Analysez ceci venant de World Campaign et jugez par vous-même si Strauss-Kahn est devenu un “boulet” qui doit être éliminé afin que les affaires d’extraire la richesse des gens les plus pauvres de la Terre puisse continuer en paix:
“Pendant des décennies, le FMI a été associé par les activistes anti-pauvreté anti-faim et pour le développement du tiers monde comme la vitrine de tout ce qu’il y a de mal dans la gestion fiscale du monde par sa frange la plus riche, particulièrement concernant les nations les plus pauvres avec ce qui apparait être une vision uni-dimensionnelle de politiques fiscales de serrage de ceinture comme étant le prix d’obtention des ses prêts et une philosophie économique du compte-goutte qui a traditionnellement aidée les élites riches et puissantes à maintenir le statu quo alors qu’une vaste majorité grandissante demeurait pauvre et sans pouvoir. Avec un monde de plus en plus en révolution à cause de ces réalités, après la crise financière globale, la régulation et autres politiques qui ont fonctionnées lors de la dernière grande dépression ayant été largement aandonnée, le directeur de gestion du FMI Dominique Strauss-Kahn a fait d’excellentes observations sur la façon dont le FMI et le monde se doivent de changer leur politique.

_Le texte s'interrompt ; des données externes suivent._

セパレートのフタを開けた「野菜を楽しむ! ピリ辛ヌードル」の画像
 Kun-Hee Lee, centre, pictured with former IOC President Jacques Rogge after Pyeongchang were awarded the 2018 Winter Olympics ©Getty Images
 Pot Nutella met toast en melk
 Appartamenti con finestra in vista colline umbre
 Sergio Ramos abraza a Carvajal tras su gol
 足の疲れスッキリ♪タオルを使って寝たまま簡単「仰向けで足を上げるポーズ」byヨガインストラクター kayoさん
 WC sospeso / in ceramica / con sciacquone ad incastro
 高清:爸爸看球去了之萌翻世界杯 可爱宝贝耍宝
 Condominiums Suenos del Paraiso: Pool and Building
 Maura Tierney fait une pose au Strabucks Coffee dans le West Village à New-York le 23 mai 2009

Dans un article aujourd’hui du Washington Post, Howard Schneider écrit qu’après le crash de 2008 qui a amené de nouveau vers certaines régulations de compagnies financières et de l’implication du gouvernement dans l’économie, pour Strauss-Kahn “le travail est à moitié fait”, alors qu’il a amené le FMI à repenser fondamentalement sa théorie économique. Dans de récentes remarques, il a donné une large vision des conclusions atteintes: La régulation des marchés par les états doit être plus importante, les politiques globales se doivent de créer une distribution plus équitable des richesses; les banques centrales ont besoin de faire plus pour prévenir que les prix des emprunts et des biens ne gonflent trop rapidement. ‘le mouvement va basculer des marchés vers les états’ a dit Strauss-Kahn dans une adresse à l’université de Washington la semaine dernière. ‘La globalisation a apporté beaucoup, mais elle a aussi un côté obscur, un grand fossé qui se creuse toujours plus entre les riches et les pauvres. Clairement, nous avons besoin d’une nouvelle forme de globalisation pour prévenir que cette “main invisible des marchés” à laquelle on a laissé beaucoup de liberté, ne devienne ‘un poing invisible’.”
Répétons: “… repenser fondamentalement la théorie économique… (une meilleure) distribution des revenus… (plus) de régulation des compagnies financières… Les banques centrales doivent faire plus pour prévenir l’augmentation trop rapide des prix des emprunts et des biens…”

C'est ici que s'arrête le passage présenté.